Según las recomendaciones de la Organización Mundial de la Salud, la alimentación complementaria de los bebés debería producirse a partir del 6º mes de vida. Por otro lado, las recomendaciones de la Sociedad Polaca de Gastroenterología, Hepatología y Nutrición Infantil mencionan que es bueno empezar a expandir la dieta cuando el bebé demuestra las capacidades de desarrollo que le permiten consumir los alimentos, es decir, no antes de la 17ª semana de vida (inicio del 5º mes de vida) y no más tarde de la 26ª semana de vida (inicio del 7º mes de vida). Además de las directrices oficiales que debemos seguir, cabe señalar que la edad del niño no es el único factor determinante.

Así como lo ha mencionado Paulina Ihnatowicz, el bebé debe mostrar disposición para introducir la alimentación complementaria. Una habilidad muy importante es saber sentarse sin ayuda y de forma estable. A veces, los bebés de seis meses aún no son capaces de sentarse por sí mismos. Si estáis en proceso de trabajo con un fisioterapeuta, a la hora de ampliar la dieta de tu bebé, os conviene elegir las papillas y usar una trona-hamaca, para que el bebé conozca nuevos sabores.
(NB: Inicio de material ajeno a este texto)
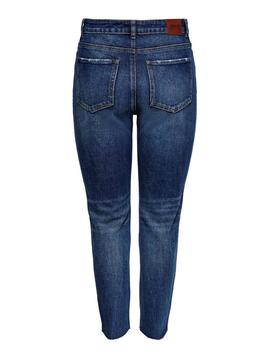 ONLJEMILY STRAIGHT JEANS-V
Recuerda que debes proporcionar poca comida, solo lo suficiente para que tu bebé conozca sabores nuevos.

La alimentación en bebés de 4 meses, según la OMS, sigue siendo con lactancia exclusiva, ya sea lactancia materna o con leches infantiles. A esta edad la lactancia materna se va modificando según las necesidades del bebé. Luego de los 6 meses se recomienda comenzar con la alimentación complementaria, cuando el bebé ya está preparado física y neurológicamente para recibir alimentos sólidos y semisólidos. Además, las necesidades de energía y nutrientes comienzan a ser mayores, aunque la leche materna sigue siendo su principal alimento.

En algunos casos, la alimentación complementaria se inicia antes de esa edad, por diversas razones como puede ser un peso bajo o necesidades alimenticias elevadas, pero es recomendable que sea siempre bajo la recomendación del profesional de la salud que realiza el seguimiento del crecimiento y desarrollo del bebé.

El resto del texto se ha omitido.